──────── Passage ────────

Automatic differentiation - d2l.ai Exercises - Part 5
The fifth notebook in the series solving exercises from d2l.ai, this blog tries to test and understand the working of the autodiff functionality in tensorflow
- Why is the second derivative much more expensive to compute than the first derivative?
- After running the function for backpropagation, immediately run it again and see what happens.
- Question 3
- Redesign an example of finding the gradient of the control flow. Run and analyze the result.
- Let $f(x)=sin(x)$ . Plot $f(x)$ and $\frac {df(x)}{dx}$ , where the latter is computed without exploiting that $f′(x)=cos(x)$.
import tensorflow as tf
x = tf.range(4, dtype=tf.float32)
# allocate memory
x = tf.Variable(x)
As we have learnt in our previous lessons about the chain rule and its usage to differentiate composite functions, applying the chain rule for a second time quickly adds up the number of times that we need to differentiate. Let's take an example,
Suppose that functions $y=f(u)$ and $u=g(x)$ are both differentiable, then the chain rule states that,
$$\frac{dy}{dx} = \frac {dy}{du} * \frac {du}{dx}$$
let's assume $a=\frac {dy}{du}$ and $b = \frac {du}{dx}$
so a second derivative of that would be (using product rule here),
$$\frac{d^2y}{dx^2} = a*\frac{db}{dx} + b * \frac {da}{dx} $$
We can see that the number of differentiations have doubled for this simple composite function. This is a simple reason for why the calculation is expensive for the second derivative.
Let's check value of x
x
with tf.GradientTape() as t:
y = x * x
t.gradient(y, x)
t.gradient(y, x)
I get the above error when I try to run the backward propagation two times, looking at the documentation of tf.GradientTape
it is specified that
By default, the resources held by a GradientTape are released as soon as GradientTape.gradient() method is called. To compute multiple gradients over the same computation, create a persistent gradient tape. This allows multiple calls to the gradient() method as resources are released when the tape object is garbage collected.
Question 3
TLDR: Try using a vector/matrix in the function used to demonstrate gradient calculation on a control flow.
Let's bring that function used in the lesson
def f(a):
b = a * 2
while tf.norm(b) < 1000:
b = b * 2
if tf.reduce_sum(b) > 0:
c = b
else:
c = 100 * b
return c
In the lesson they have used single value random variable, the question asks us to use a vector or matrix in its place.
Let's use the following random vector with shape (1,2)
a = tf.Variable(tf.random.normal(shape=(1, 2)))

──────── Record list ────────

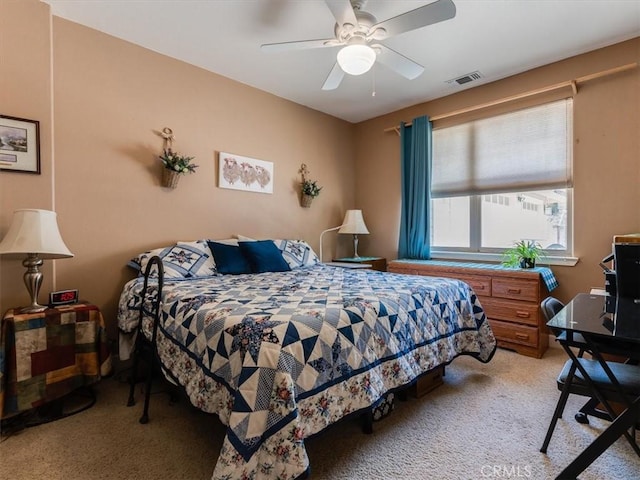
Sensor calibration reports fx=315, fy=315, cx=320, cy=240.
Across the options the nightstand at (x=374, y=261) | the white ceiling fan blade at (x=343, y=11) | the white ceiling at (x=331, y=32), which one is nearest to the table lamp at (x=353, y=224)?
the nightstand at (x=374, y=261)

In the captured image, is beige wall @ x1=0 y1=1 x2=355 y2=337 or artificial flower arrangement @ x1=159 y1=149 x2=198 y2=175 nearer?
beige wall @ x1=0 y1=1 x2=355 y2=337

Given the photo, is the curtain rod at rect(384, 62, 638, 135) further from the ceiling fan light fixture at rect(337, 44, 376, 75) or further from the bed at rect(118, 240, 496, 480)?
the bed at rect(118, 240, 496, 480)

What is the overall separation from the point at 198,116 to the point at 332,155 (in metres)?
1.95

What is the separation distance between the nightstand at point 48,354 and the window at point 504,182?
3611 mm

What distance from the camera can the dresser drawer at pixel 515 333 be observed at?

────────
──────── Record list ────────

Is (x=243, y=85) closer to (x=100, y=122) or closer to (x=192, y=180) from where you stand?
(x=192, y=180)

────────

→ What you have to do: From the autodiff exercises, copy the part starting at "Let's check value" and ending after "a control flow.", and switch "backward propagation" to "backpropagation". Nothing in the data is needed.

→ Correct result:
Let's check value of x
x
with tf.GradientTape() as t:
y = x * x
t.gradient(y, x)
t.gradient(y, x)
I get the above error when I try to run the backpropagation two times, looking at the documentation of tf.GradientTape
it is specified that
By default, the resources held by a GradientTape are released as soon as GradientTape.gradient() method is called. To compute multiple gradients over the same computation, create a persistent gradient tape. This allows multiple calls to the gradient() method as resources are released when the tape object is garbage collected.
Question 3
TLDR: Try using a vector/matrix in the function used to demonstrate gradient calculation on a control flow.